7. Discard what isn’t needed
To keep your stress level down you quickly need to identify new content and messages of value to you or your brand. You can’t answer to every message, to every tweet or to every post on your Facebook page. Identify the most relevant messages quickly by aggregating your content streams, by filtering for keywords and by sticking to your goals and social media plan. Don’t be afraid to rigorously discard what isn’t need. It’s the only way to handle an enormous load of messages and input.
Here are some tips on discarding unnecessary information efficiently:
- Ignore, block and delete posts by people who troll, are rude, mean. It’s just not worth your trouble and everybody loses. Some people are just out there to fight.
- Ignore social media content which is not relevant to your interests or those of your brand or organization.
- Ignore content which, considering your capacity constraints, is too time consuming to engage in.

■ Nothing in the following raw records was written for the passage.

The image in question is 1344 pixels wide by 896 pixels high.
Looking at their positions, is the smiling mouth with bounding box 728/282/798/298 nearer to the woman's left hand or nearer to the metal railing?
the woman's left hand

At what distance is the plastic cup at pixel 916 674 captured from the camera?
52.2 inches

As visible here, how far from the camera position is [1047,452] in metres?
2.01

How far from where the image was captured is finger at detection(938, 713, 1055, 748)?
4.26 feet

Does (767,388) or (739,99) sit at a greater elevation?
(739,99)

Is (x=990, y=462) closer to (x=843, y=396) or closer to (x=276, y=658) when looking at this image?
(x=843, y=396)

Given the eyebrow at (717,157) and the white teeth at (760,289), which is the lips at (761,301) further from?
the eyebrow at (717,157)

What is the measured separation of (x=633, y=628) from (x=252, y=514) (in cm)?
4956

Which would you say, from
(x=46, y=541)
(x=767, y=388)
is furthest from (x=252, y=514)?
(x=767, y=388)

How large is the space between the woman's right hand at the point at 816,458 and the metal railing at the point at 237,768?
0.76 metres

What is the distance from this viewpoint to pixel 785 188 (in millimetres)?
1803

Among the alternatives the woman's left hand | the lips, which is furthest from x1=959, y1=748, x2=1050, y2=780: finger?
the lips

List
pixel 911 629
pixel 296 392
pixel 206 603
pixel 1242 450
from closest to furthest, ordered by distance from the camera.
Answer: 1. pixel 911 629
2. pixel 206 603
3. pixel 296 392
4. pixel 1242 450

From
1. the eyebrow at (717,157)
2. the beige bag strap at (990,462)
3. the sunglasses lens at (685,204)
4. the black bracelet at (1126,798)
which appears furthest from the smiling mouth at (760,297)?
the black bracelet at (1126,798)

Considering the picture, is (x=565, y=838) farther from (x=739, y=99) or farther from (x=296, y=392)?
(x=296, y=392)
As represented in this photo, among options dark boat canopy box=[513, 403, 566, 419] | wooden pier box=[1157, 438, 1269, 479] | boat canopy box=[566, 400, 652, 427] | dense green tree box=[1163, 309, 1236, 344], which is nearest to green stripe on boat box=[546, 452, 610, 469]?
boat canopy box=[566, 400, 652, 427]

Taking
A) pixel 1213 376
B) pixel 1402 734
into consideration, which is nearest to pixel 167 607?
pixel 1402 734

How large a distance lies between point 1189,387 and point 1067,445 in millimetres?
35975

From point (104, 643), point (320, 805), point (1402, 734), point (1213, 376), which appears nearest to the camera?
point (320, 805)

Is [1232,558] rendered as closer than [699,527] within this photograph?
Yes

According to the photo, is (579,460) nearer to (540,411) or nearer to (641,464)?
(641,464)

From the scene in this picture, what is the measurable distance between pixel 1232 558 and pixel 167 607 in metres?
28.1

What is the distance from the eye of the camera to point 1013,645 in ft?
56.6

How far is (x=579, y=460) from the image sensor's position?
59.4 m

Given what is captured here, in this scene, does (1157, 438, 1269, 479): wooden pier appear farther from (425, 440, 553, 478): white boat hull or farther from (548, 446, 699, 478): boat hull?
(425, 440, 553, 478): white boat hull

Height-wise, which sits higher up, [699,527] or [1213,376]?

- Ignore content which is not in line with your social media plan and goals.
- Discard most automated messages as most of the time they have little value over personal communication.
- Turn off on-screen notifications, such as new mail notifications, and stick to filtering, batch reading and answering.
- Use smart folders, filters and search queries to quickly indentify relevant and actionable content.
8. Make it a habit
Above all, make your engagement in social media a habit. Once it becomes a habit, you learn to quickly distinguish between relevant and not-so-relevant content and you become much more productive.
What do you think? How do you stay connected without being overwhelmed?